● **YOUR OBJECTIVE**
Write out the currency market commentary below in full, word for word.

The US dollar, meanwhile, came under some pressure yesterday as demand for the safe-haven currency was undermined by US stimulus optimism following comments from US Treasury Secretary Steven Munchin, who suggested the next package was 90% ready.
 

What’s coming up?

With fears of a no-deal Brexit rising, the pound looks to trend lower this morning.
 
Further limiting the appeal of Sterling this morning is the publication of the UK’s latest monthly GDP release, which revealed slowing domestic growth in October.
 
Also in the spotlight today will be the conclusion of the European Central Bank’s (ECB) December policy meeting.
 
This is likely to see the ECB announce some more monetary easing with the expansion of its stimulus programme, which alongside a potentially dovish economic outlook for 2021 could see the euro face headwinds later today.
 
Last but not least, is the publication of the latest US consumer price index, where a possible slowing of domestic inflation could dampen the appeal of the US dollar this afternoon.

● **COLLECTED DATA**
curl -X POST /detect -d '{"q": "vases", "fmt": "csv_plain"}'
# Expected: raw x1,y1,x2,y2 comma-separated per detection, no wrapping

● **WRITTEN ANSWER**
The US dollar, meanwhile, came under some pressure yesterday as demand for the safe-haven currency was undermined by US stimulus optimism following comments from US Treasury Secretary Steven Munchin, who suggested the next package was 90% ready.
 

What’s coming up?

With fears of a no-deal Brexit rising, the pound looks to trend lower this morning.
 
Further limiting the appeal of Sterling this morning is the publication of the UK’s latest monthly GDP release, which revealed slowing domestic growth in October.
 
Also in the spotlight today will be the conclusion of the European Central Bank’s (ECB) December policy meeting.
 
This is likely to see the ECB announce some more monetary easing with the expansion of its stimulus programme, which alongside a potentially dovish economic outlook for 2021 could see the euro face headwinds later today.
 
Last but not least, is the publication of the latest US consumer price index, where a possible slowing of domestic inflation could dampen the appeal of the US dollar this afternoon.